- TEXTO PARA LEITURA:
------------------------------

A delação em si mesma não é um ato moral porque não visa o bem coletivo, como já foi dito anteriormente. Também não faz parte da natureza humana ser delator, embora certas ‘condições’ possam pressionar estruturas psíquicas mais frágeis de encontrarem saída nesse tipo de ato, como forma de sobrevivência.
Jean-Paul Sartre (1978) observa que qualquer sujeito humano é livre para escolher ser covarde ou herói. Usando a mesma linha de raciocínio podemos também dizer que somos livres para escolher delatar ou não, denunciar ou não. Assim como o covarde se faz covarde e o herói se faz herói, também o delator se faz delator, isto é, se o sujeito escolheu ser delator por motivo de vingança, inveja, ou para se safar de uma pressão do grupo ou agradar um chefe, somente ele é responsável pela sua escolha. Nos campos de concentração nazista os que escolheram, eticamente, resistir até o limite de suas forças físicas e psicológicas preferiram pagar com sua vida para não entregar os companheiros. É verdade que a violência – a tortura – tem poder para forçar alguém a dizer coisas contra a sua vontade, ou seja, depende da estrutura psíquica e da formação moral da vítima. Nietzsche dizia que, nesses casos, o veneno que não chega a matar pode fortalecer o caráter.
Muitos delatores não são más pessoas, mas personalidades que fraquejam diante de pressões, ameaças e promessas disso ou daquilo. Muitas delações foram e continuam sendo praticadas em nome de causas justas e injustas como a "liberdade democrática", a "causa proletária", a "revolução cultural’, a "supremacia da raça ariana", os "valores corretos", a "moral e os bons costumes", a "guerra santa", e até de "Deus"[9]. "O futuro de uma ilusão" (Freud), o auto-engano e a "razão cínica" são mecanismos psíquicos recorrentes pelos sujeitos convictos de que seu ato é legitimo ou moral.

------------------------------

- AÇÕES REQUERIDAS:
A) Copie do texto sobre a delação tudo desde "Muitos delatores não" até "legitimo ou moral.".
B) No texto sobre a delação, segundo Sartre, qualquer sujeito humano é livre para escolher entre o quê?

- DADOS BRUTOS:
------------------------------

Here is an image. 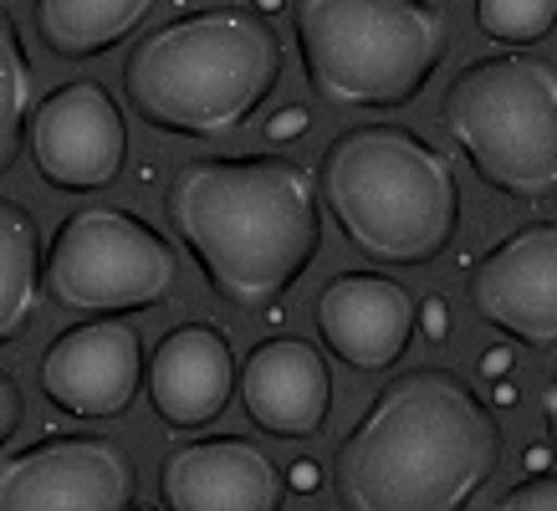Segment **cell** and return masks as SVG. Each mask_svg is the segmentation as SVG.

------------------------------

- RESULTADOS POR TAREFA:
A)
Muitos delatores não são más pessoas, mas personalidades que fraquejam diante de pressões, ameaças e promessas disso ou daquilo. Muitas delações foram e continuam sendo praticadas em nome de causas justas e injustas como a "liberdade democrática", a "causa proletária", a "revolução cultural’, a "supremacia da raça ariana", os "valores corretos", a "moral e os bons costumes", a "guerra santa", e até de "Deus"[9]. "O futuro de uma ilusão" (Freud), o auto-engano e a "razão cínica" são mecanismos psíquicos recorrentes pelos sujeitos convictos de que seu ato é legitimo ou moral.

B) Entre ser covarde ou herói.